··· Zu lesender Auszug ···
Das deutsche Fernsehen stellte somit - obwohl nun „kriegswichtig" - eine Art Schongebiet dar und schuf sich auf wundersame Weise einen Ableger in Paris.
Während die deutsche Besatzung vielfach sehr hart vorging, versuchten Wirtschaftskreise, zu einer friedlichen Zusammenarbeit mit den Besiegten zu kommen. Aus der Vorkriegszeit bestanden Kontakte zwischen deutschen und französischen Firmen der Elektroindustrie. Diese versuchte min wiederzubeleben.
Es war die Idee deutscher Fernsehtechniker und Fernsehschaffender, in Paris die vorhandenen Sendeeinrichtungen zu übernehmen und ein deutsches Fernsehen nach Berliner Vorbild zur Betreuung von verwundeten Soldaten aufzubauen.
am 7. Mai 1943 der regelmäßige Programmdienst
Nach vielen Schwierigkeiten, verbunden mit erheblichem Kompetenzgerangel und einer Versuchsphase ab August 1942, begann am 7. Mai 1943 der regelmäßige Programmdienst des deutschen „Fernsehsenders Paris".
Intendant und Programmchef war der Berliner Fernsehspezialist Kurt Hinzmann. Hinzmann, mit dem undefinierbaren militärischen Rang eines „Sonderführers" versehen, merkte sehr bald, daß die Mannschaft seines Senders fast ausschließlich aus Franzosen bestehen mußte. Er beeilte sich, die Uniform abzulegen und eine zivile Atmosphäre zu schaffen.
··· Aufgeführte Einträge ···
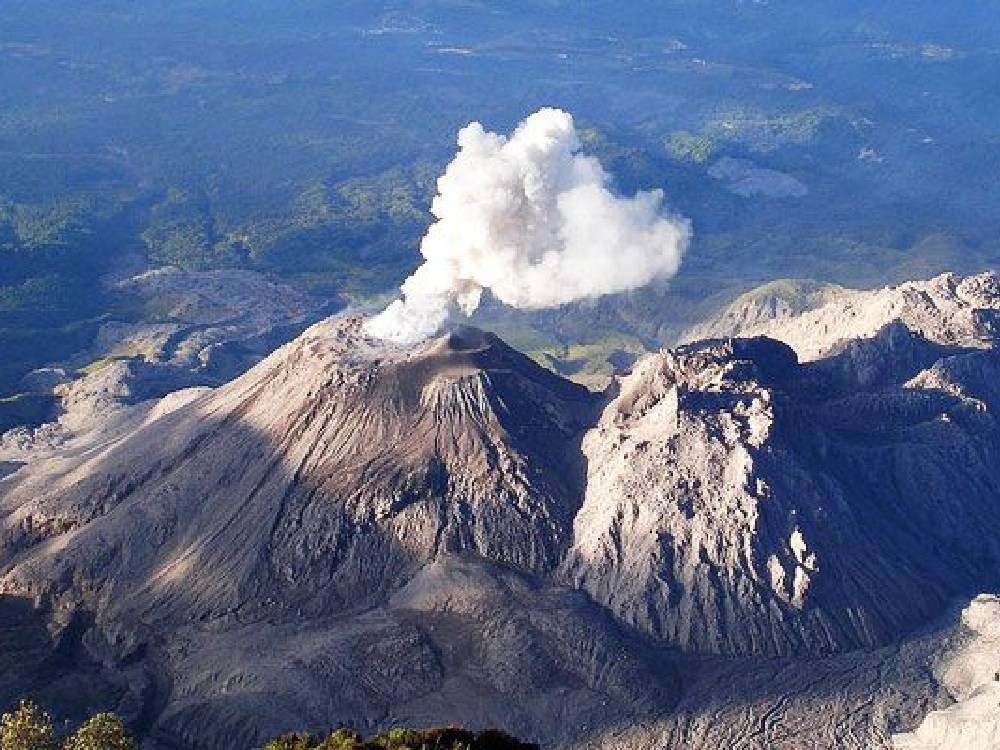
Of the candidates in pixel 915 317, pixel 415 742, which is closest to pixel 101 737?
pixel 415 742

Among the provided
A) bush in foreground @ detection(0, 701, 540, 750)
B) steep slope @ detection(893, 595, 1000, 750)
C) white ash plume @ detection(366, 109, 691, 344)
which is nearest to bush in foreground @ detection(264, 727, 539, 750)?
bush in foreground @ detection(0, 701, 540, 750)

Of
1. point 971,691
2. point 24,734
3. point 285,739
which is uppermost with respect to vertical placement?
point 285,739

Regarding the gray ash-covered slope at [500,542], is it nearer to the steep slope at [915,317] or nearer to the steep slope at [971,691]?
the steep slope at [971,691]

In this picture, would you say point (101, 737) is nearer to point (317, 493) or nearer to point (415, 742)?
point (415, 742)

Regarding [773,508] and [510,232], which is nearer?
[773,508]

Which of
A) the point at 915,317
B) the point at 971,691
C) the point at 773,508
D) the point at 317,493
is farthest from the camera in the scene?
the point at 915,317

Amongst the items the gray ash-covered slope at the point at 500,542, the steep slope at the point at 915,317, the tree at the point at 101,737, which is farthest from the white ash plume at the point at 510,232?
the tree at the point at 101,737
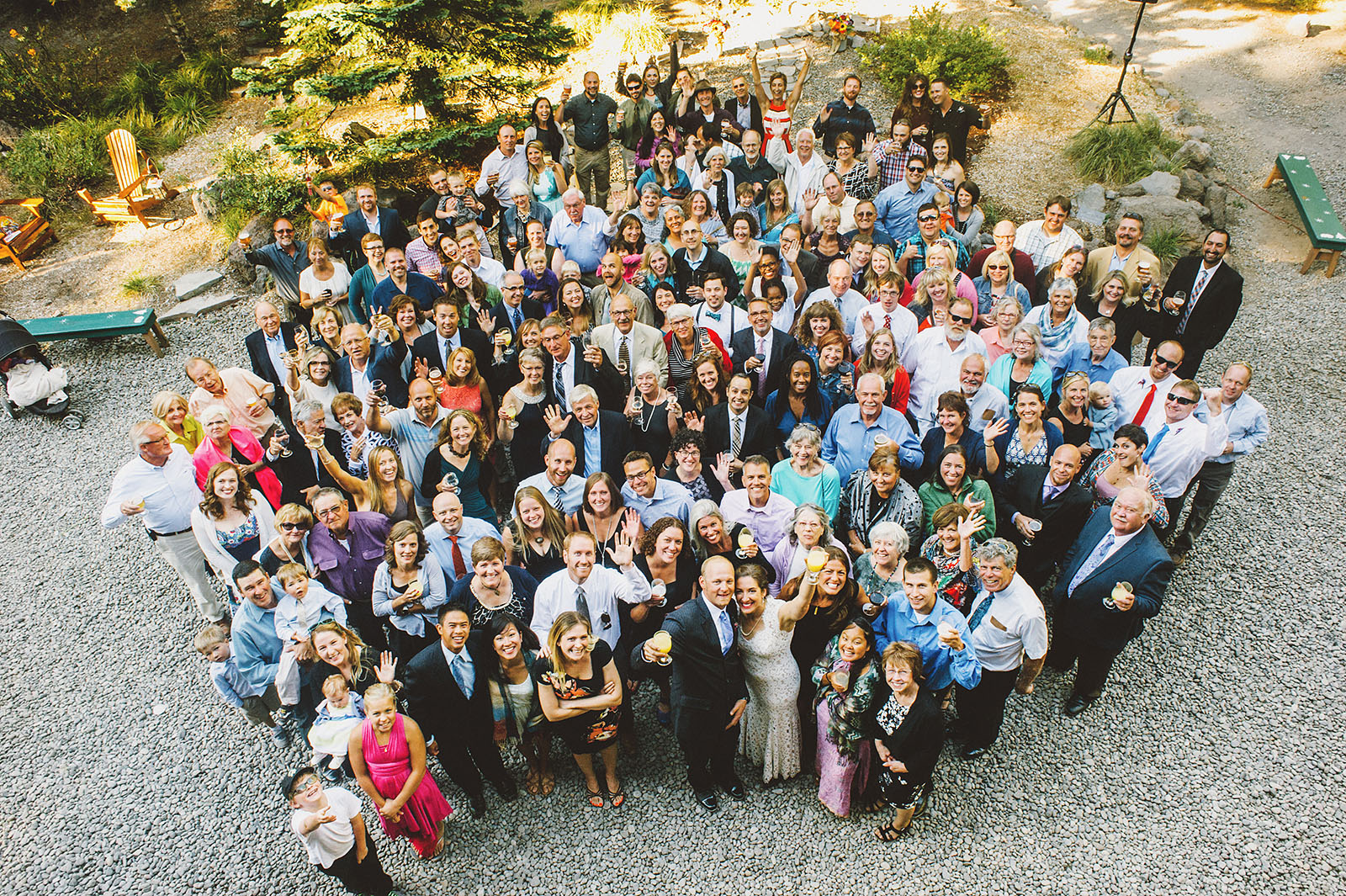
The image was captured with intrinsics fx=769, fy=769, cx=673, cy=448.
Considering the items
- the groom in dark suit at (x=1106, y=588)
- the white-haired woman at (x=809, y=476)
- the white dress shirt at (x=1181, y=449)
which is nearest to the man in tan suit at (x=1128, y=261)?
···
== Zu erledigende Aufgaben ==
1. An welchem Tag begann laut dem Text über das deutsche Fernsehen in Paris der regelmäßige Programmdienst des „Fernsehsenders Paris"?
2. Schreibe die Fortsetzung des Textes über das deutsche Fernsehen in Paris, beginnend nach seinem letzten Satz.

== Antworten ==
1. Am 7. Mai 1943.

2.
Gemeinsam mit deutschen Firmen der Rundfunkindustrie (allen voran Telefunken) und ihren französischen Partnern wurde in Paris ein leerstehendes Vergnügungsetablissement namens „Magic City" in der Rue de l'Universite durch Verbindung mit einer Garagenanlage in der parallel gelegenen Rue Cognacq-Jay zu einem Fernsehkomplex mit großem Studio für 300 Zuschauer ausgebaut.
Die in den Kellerbunkern des nahe gelegenen Eiffelturms stationierte Technik des Fernsehsenders wurde völlig neu installiert und auf die deutsche Norm von 441 Zeilen umgestellt. Es handelte sich um die modernste und seinerzeit am weitesten entwickelte Ausstattung auf dem Gebiet des Fernsehens, und so strahlte der Fernsehsender Paris das damals technisch beste und umfangreichste Programm der Welt aus, und zwar zu etwa 80 Prozent in französischer Sprache! Italien stand kurz davor, sich ebenfalls anzuschließen.
In Berlin fielen im November 1943 die Bomben
Während der Berliner Sender gerade ein Opfer des eskalierenden Luftkriegs geworden war - eine Brandbombe hatte ihn am 23. November 1943 zerstört -, stand das deutsche Fernsehen in Paris in voller Blüte.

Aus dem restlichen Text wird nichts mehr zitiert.